Here come the machines.
Marc hurried into the house to tell me there were people marking our trees. “Here we go again,” I thought to myself. Time to plead with the power company not to cut a 30-foot path through our woods. In the past, my pleading had always worked, but this time I was worried. I had run out of reasons to make them stop. They did have the right to clear everything on 15 feet on either side of our power line. Ground to sky. Our driveway winds about 100 yards through the woods but the power lines made a straight shot from the road to the house. So there would go our privacy and the beautiful woods we had taken such care of.
The young man in charge was very polite but on a mission. “We would like to have the line buried,” I told him. His skeptical look said that he had heard that one before. It’s an expensive proposition and not something a lot of folks would do. But this is our home. The family home, if you will, and we hope the place will continue on in the family. So it was worth any expense to keep our home in the woods, in the woods. I’m sure most everybody who lives in the country has seen the mess of hacked down trees and bush that follow such a clearing. And they probably understand why we would do whatever it took to keep that from happening to our place.
The project is set.
After some discussion with the fellows from the power company, it was time to start. They would have to clear about 75 feet into our woods to place a poll. From there the line would be buried under the driveway up to the house.

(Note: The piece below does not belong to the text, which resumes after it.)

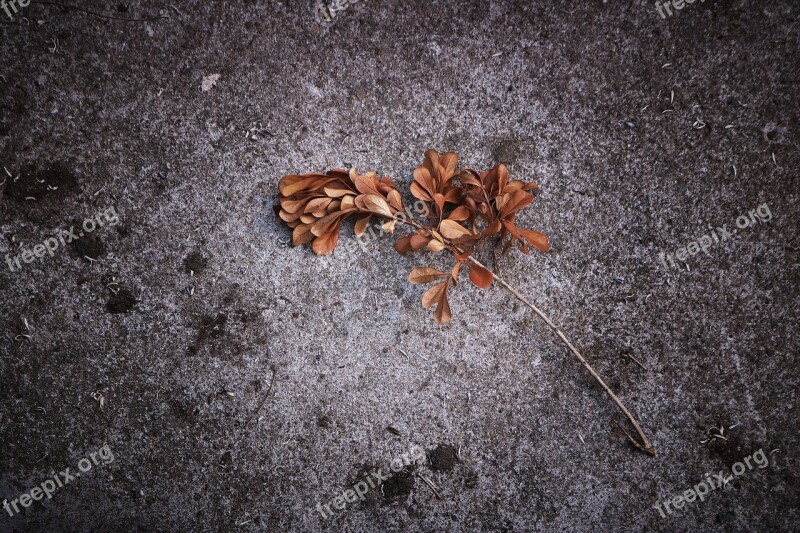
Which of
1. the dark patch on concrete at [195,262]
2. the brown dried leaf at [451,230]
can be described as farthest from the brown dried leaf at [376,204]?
the dark patch on concrete at [195,262]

That still meant we would have a mess to deal with but our woods were safe and that’s what counted.
Once the power line guys understood how important it was to us they took great care. They removed and trimmed only what was necessary. The contractor who dug the trench in which the line would go was equally careful and before long we had power to the house and no 30 ft wide clearing down to the road.
We did have quite a mess where they had cleared for the one pole. But, in the heat of the summer, Marc managed to haul off logs, burn the branches, and generally clean up the area where they had to clear. I, on the other hand, was working on a new path. We don’t have a yard as such. Instead, we have some clearings connected by paths all of which are covered in moss.
So with a new clearing down by the road what was I to do but start another path from the house. The moss would take care of itself. Just keep the leaves blown off and it magically appears.
The new clearing itself was another matter. While it was quite a way down and, while not visible from the house, it was still a bald spot that was going to grow up in something next spring. Probably noxious weeds. There was a lot of discussion on what we should do with it. Marc previously had a lot of luck with raspberries and that sounded good. And the chiggers do need a place to live. I thought about a food plot for wildlife. There is a small creek that runs through the woods and goes under the road just to the west of the new clearing. The critters travel the creek daily and I thought they might like a restaurant or food truck next to the creek before making the trip across the road. A dead-end dirt road but a road nonetheless.
Ranger to the rescue
All it took was a couple of telephone calls and an email to secure some assistance from the Missouri Department of Conservation. I wanted to make sure I was planting something that would improve the place, not hurt it. Right off the bat, my food truck idea was deemed unnecessary. I was told the critters that use our creek had plenty to eat. Raspberries, on the other hand, seemed to be a good idea. And we were introduced to a need we were unfamiliar with. Something for the “pollinators.” Bugs, bees, and butterflies.
A wildflower butterfly garden. My mind raced back to San Francisco in the 1960s and I thought how popular I would have been with “Moonbeam,” “Sunshine,” and the other ladies if I had told them I had a butterfly garden. But that’s a story for another time.
We agreed with the Conservation Department and decided on wildflowers interspersed with a few raspberry bushes. A new plan for the new clearing at the end of the new path. We were sent a packet of information on what wildflowers could be planted and what would be the best for the pollinators. They even included a brochure on what we could plant to help everybody’s favorite, the Monarch Butterfly.
So, as we look to next spring and reflect on this past, we can see how a possible disaster was avoided and a whole new project lay before us. A butterfly garden connected to the house by a new, moss-covered path. For that, I would like to thank Intercounty Electric and the Missouri Department of Conservation for helping protect our wilderness home and giving us something new to enjoy.
Awwww, my heart is touched that you took such care. We participated in No -Mow May this last summer to give the bees and butterflies plenty of wild prairie to roam, and it was a beautiful sight! When it was time to mow in midsummer we got 15 round bales of hay for the neighbor’s cattle.
John W. Luther
Great story, Tom! I am so very glad that you were able to save your exquisite woods. I love your place.